## Brief 1
According to the Walk MS article, about how many more walkers did this year's event draw than the previous year?
## Brief 2
Using the Walk MS article, explain why this year's walk drew more people than the year before. Write one to three sentences.
## Brief 3
Rewrite the part of the Walk MS article that starts at "Hundreds turned out" and ends after "are diagnosed weekly.", swapping "roughly" for "approximately".

## Exercise text
□ □ □ □ □

Hundreds turned out at Navy Marine Corps Stadium on Sunday, May 3, for the Walk MS: Annapolis Walk 2011.

Organized by the National Multiple Sclerosis Society, the 3.2 mile annual walk is designed to raise money and spread awareness for those affected by the disease.

Multiple Sclerosis is a demyelinating, autoimmune disease caused by damage to the myelin sheath, that slows or stops nerve impulses. The exact number of Americans with MS is unknown, although it is estimated that roughly 200 new cases are diagnosed weekly.

The Society raised $446,051 by the day of the walk, which puts them on course to raise their goal of $1.2 million, according to Maryland Chapter President Mark Roeder. The second of 10 walks in Maryland, it drew about 100 more walkers than the previous year, a boost Roeder attributes to their return to the Stadium from Severn Middle School last year.

“This year we’re back at the Stadium…people find that to be very exciting,” he said.

□ □ □ □ □

## Source data
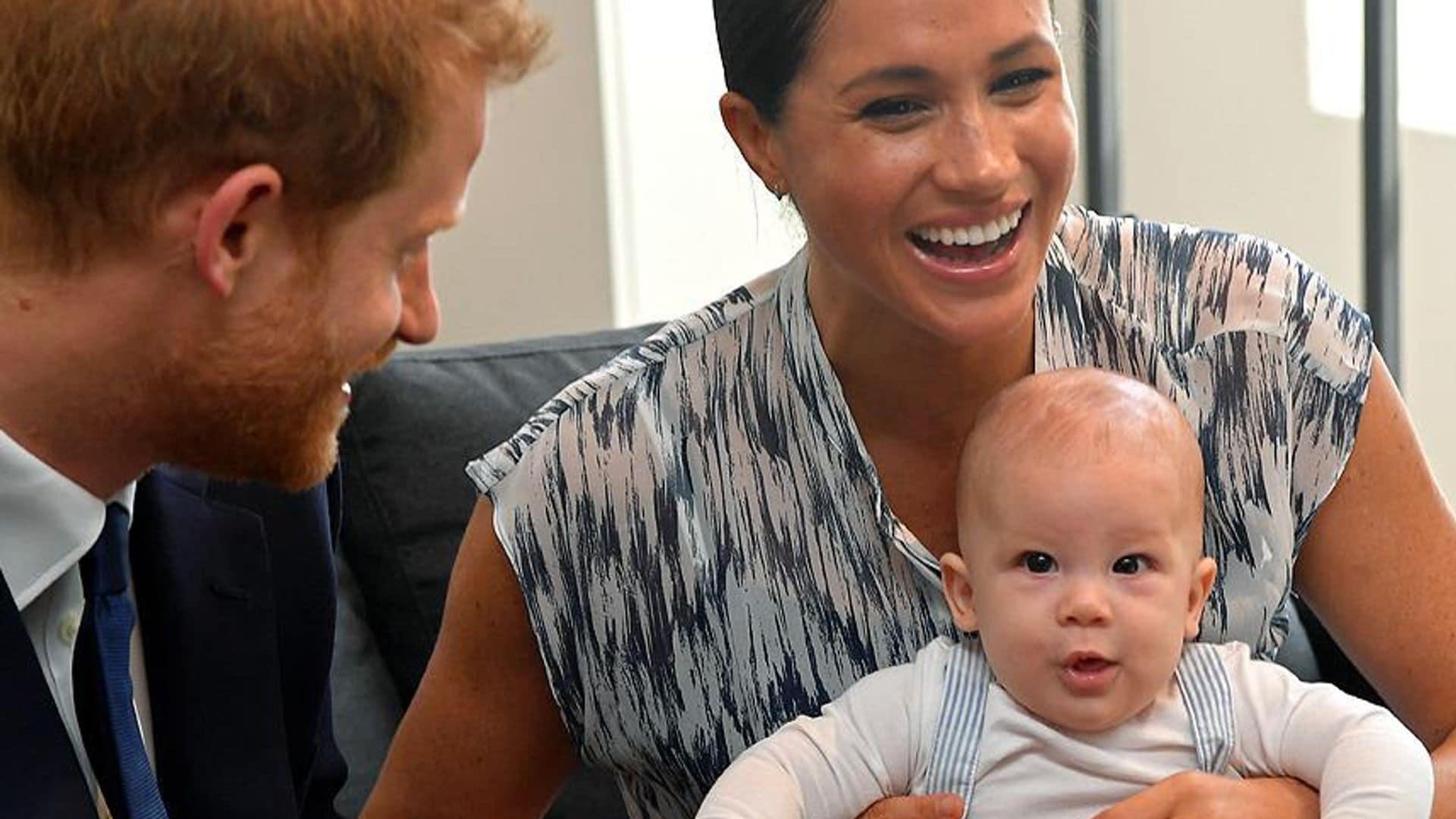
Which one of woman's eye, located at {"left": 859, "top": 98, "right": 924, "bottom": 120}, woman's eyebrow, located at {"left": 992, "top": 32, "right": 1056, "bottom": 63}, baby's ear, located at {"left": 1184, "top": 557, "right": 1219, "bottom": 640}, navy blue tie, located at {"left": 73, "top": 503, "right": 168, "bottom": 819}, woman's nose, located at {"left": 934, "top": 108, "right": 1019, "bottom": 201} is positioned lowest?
baby's ear, located at {"left": 1184, "top": 557, "right": 1219, "bottom": 640}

□ □ □ □ □

## Task output 1
About 100 more walkers.

## Task output 2
Maryland Chapter President Mark Roeder credits the increase to the walk's return to the Stadium from Severn Middle School. He said people find being back at the Stadium very exciting.

## Task output 3
Hundreds turned out at Navy Marine Corps Stadium on Sunday, May 3, for the Walk MS: Annapolis Walk 2011.

Organized by the National Multiple Sclerosis Society, the 3.2 mile annual walk is designed to raise money and spread awareness for those affected by the disease.

Multiple Sclerosis is a demyelinating, autoimmune disease caused by damage to the myelin sheath, that slows or stops nerve impulses. The exact number of Americans with MS is unknown, although it is estimated that approximately 200 new cases are diagnosed weekly.